III Case- x等于当前节点的值。在这种情况下,我们将当前节点的右子节点的desc字段的值添加到当前计数中,然后向其添加一个(用于计数右子节点)。同样在这种情况下,我们看到合适的孩子存在或不存在。

计算desc字段的值

  1. 插入–当我们插入一个节点时,我们将新节点的每个前任子节点的child字段增加1。在leftRotate和rightRotate函数中,我们对节点的子字段的值进行了适当的更改。
  2. 删除–删除节点时,我们将从已删除节点的每个上级节点中减少一个。同样,在leftRotate和rightRotate函数中,我们对节点的子字段的值进行了适当的更改。
// C program to find number of elements
// greater than a given value in AVL
#include 
#include 
struct Node {
    int key;
    struct Node* left, *right;
    int height;
    int desc;
};
  
int height(struct Node* N)
{
    if (N == NULL)
        return 0;
    return N->height;
}
  
// A utility function to get maximum
// of two integers
int max(int a, int b)
{
    return (a > b) ? a : b;
}
  
struct Node* newNode(int key)
{
    struct Node* node = (struct Node*)
                    malloc(sizeof(struct Node));
    node->key = key;
    node->left = NULL;
    node->right = NULL;
    node->height = 1; // initially added at leaf
    node->desc = 0;
    return (node);
}
  
// A utility function to right rotate subtree
// rooted with y
struct Node* rightRotate(struct Node* y)
{
    struct Node* x = y->left;
    struct Node* T2 = x->right;
  
    // Perform rotation
    x->right = y;
    y->left = T2;
  
    // Update heights
    y->height = max(height(y->left), height(y->right)) + 1;
    x->height = max(height(x->left), height(x->right)) + 1;
  
    // calculate the number of children of x and y
    // which are changed due to rotation.

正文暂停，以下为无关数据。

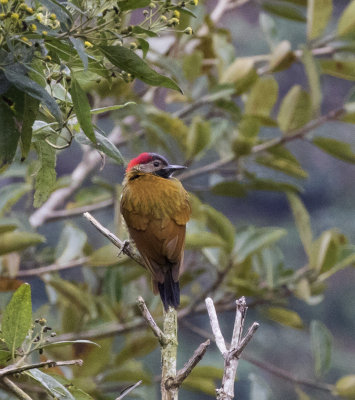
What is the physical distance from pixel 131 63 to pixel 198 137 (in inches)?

    int val = (T2 != NULL) ? T2->desc : -1;
    y->desc = y->desc - (x->desc + 1) + (val + 1);
    x->desc = x->desc - (val + 1) + (y->desc + 1);
  
    return x;
}
  
// A utility function to left rotate subtree rooted
// with x
struct Node* leftRotate(struct Node* x)
{
    struct Node* y = x->right;
    struct Node* T2 = y->left;
  
    // Perform rotation
    y->left = x;
    x->right = T2;
  
    // Update heights
    x->height = max(height(x->left), height(x->right)) + 1;
    y->height = max(height(y->left), height(y->right)) + 1;
  
    // calculate the number of children of x and y
    // which are changed due to rotation.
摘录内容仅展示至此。